Diesen Handlungsstrang hat Schwarz dem Drehbuch von Wagner hinzugefügt und
(wenn man sich drauf einlässt) spannend durchgezogen und jetzt noch mal
klarer zu Ende geführt. Auch Wotan kennt in der Nachwuchsfrage keine Tabus.
Schon das Zwillings- und Liebespaar Siegmund und Sieglinde ist das Resultat
eines Seitensprungs. Bei deren Sohn Siegfried setzt Schwarz noch einen
drauf und macht Wotan selbst zu dessen Erzeuger.
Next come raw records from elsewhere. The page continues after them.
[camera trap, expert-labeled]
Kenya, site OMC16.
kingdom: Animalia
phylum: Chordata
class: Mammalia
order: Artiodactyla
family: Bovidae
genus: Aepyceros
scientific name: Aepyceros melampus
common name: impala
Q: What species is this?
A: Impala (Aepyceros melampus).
Dass dann Brünnhilde und Siegfried ihrerseits in einer Kleinfamilie mit
Kind leben, versteht sich da fast von selbst. Das klingt schräg – ist es
auch. Aber es ist eine These, die nicht so weit von Wagners
Untergangsvision entfernt ist, wie es scheint, wenn man es liest. Wer
bereit ist, sich auf die Binnenlogik dieser Erzählung einzulassen, wird
allemal spannend unterhalten.
Dazu gehört auch, dass in diesem Jahr ganz am Ende im eiskalten
Neonröhren-Feuerzauber ein erhängter Wotan den Untergang seiner Welt wie
ein optisches Ausrufezeichen abrundet.
## Brillante Besetzung
Die packende Gesamtwirkung dieses Rings liegt natürlich zu einem Großteil
auch am (Um-)Besetzungsgeschick der Festspielchefin. Wo bekommt man schon
in einer Produktion vokale Kraftpakete wie Andreas Schager als Siegfried
und einen so prachtvoll tönenden Wotan wie Tomasz Konieczny. Oder eine so
intensiv und frei gestaltende Brünnhilde wie Catherine Foster (die schon im
Vorgängerring brillierte).
Wo können schon Klaus Florian Vogt als Siegmund und Elisabeth Teige als
Sieglinde zusammenfinden, oder Christa Mayer als Fricka (und als Waltraute)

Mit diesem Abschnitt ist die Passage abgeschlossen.